**Task set:**
1) List every Spark configuration parameter that appears after "--conf" in the Spark parameter excerpt.
2) Decide whether each statement agrees with the Spark parameter excerpt. Answer yes or no and quote the deciding words.
(a) The SSL secret is mounted to both the driver and the executor.
(b) The Kerberos file system list uses semicolons as separators.
(c) <ozone_mgr> takes the value of the dfs.internal.nameservices HDFS parameter.
3) Proceed with the Spark parameter excerpt, picking up right after its final sentence.

**Excerpt to read:**
* BEGIN *
Add the following parameters if SSL is enabled:
- --conf spark.kubernetes.driver.secrets.<ssl-secret> — mount SSL to driver, where <ssl-secret> is the secret with SSL data created during the third step.
- --conf spark.kubernetes.executor.secrets.<ssl-secret> — mount SSL to executor, where <ssl-secret> is the secret with SSL data created during the third step.
- --conf spark.driver.extraJavaOptions — use mounted truststore for all requests, e.g. -Djavax.net.ssl.trustStore=/etc/ssl/truststore.jks -Djavax.net.ssl.trustStorePassword=<password>, <password> should be aligned with truststore’s password.
Add the following parameters if Kerberos is enabled:
- --conf spark.kerberos.access.hadoopFileSystems — a comma-separated list of available file systems, e.g. hdfs://<hdfs_nameservice>,ofs://<ozone_mgr>/ozone, where <hdfs_nameservices> is the value of the dfs.internal.nameservices HDFS parameter; <ozone_mgr> is the value of the ozone.om.service.ids Ozone Manager parameter.
* END *
Records from a data source
* BEGIN *
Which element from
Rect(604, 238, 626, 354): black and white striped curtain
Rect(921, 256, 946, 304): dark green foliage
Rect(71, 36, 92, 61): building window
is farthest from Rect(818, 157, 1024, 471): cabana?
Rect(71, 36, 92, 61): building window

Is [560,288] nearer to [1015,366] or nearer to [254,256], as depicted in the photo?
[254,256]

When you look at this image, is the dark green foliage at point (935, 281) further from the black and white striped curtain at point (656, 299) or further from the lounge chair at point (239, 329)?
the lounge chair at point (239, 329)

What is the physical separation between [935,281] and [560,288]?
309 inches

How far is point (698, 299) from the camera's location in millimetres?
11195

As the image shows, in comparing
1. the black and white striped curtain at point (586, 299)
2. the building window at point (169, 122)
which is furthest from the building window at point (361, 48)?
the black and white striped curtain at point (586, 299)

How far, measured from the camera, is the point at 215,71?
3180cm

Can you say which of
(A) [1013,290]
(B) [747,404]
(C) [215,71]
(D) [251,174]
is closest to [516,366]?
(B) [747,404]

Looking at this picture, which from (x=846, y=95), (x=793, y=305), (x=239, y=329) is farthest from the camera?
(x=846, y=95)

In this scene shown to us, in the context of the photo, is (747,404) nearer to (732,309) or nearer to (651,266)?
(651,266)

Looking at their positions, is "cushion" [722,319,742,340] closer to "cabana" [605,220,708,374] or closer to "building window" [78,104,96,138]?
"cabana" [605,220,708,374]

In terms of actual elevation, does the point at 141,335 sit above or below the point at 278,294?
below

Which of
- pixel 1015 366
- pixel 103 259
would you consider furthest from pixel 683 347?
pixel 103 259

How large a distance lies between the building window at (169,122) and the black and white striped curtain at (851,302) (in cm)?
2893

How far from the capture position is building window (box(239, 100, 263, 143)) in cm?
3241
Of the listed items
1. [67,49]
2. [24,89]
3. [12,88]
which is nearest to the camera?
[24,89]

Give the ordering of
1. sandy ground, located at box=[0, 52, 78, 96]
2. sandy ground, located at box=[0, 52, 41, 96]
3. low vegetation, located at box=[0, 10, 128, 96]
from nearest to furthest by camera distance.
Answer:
* END *
**Answers for the exercise:**
1)
- spark.kubernetes.driver.secrets.<ssl-secret>
- spark.kubernetes.executor.secrets.<ssl-secret>
- spark.driver.extraJavaOptions
- spark.kerberos.access.hadoopFileSystems

2)
(a) Yes: "mount SSL to driver" and "mount SSL to executor"
(b) No: "a comma-separated list of available file systems"
(c) No: "<ozone_mgr> is the value of the ozone.om.service.ids Ozone Manager parameter"

3)
- --principal — a Kerberos principal of a user, e.g. user@RU-CENTRAL1.INTERNAL.
- --keytab — a Kerberos keytab file of a user, e.g. ./user.keytab.
- --conf spark.kubernetes.kerberos.krb5.path — path to the krb5.conf file inside container, e.g. /etc/krb5.conf.
- --conf spark.kubernetes.driverEnv.KRB5CCNAME — path to a ticket cache.
- --conf spark.kubernetes.driverEnv.KRB5PRINCIPAL — Kerberos principal name in the <username>@<realm> format.
- --conf spark.kubernetes.driver.secrets.<krb5_ccache_secret> — mount path for the ticket cache secret created on the first step.

You can monitor the job in the Spark History Server web UI.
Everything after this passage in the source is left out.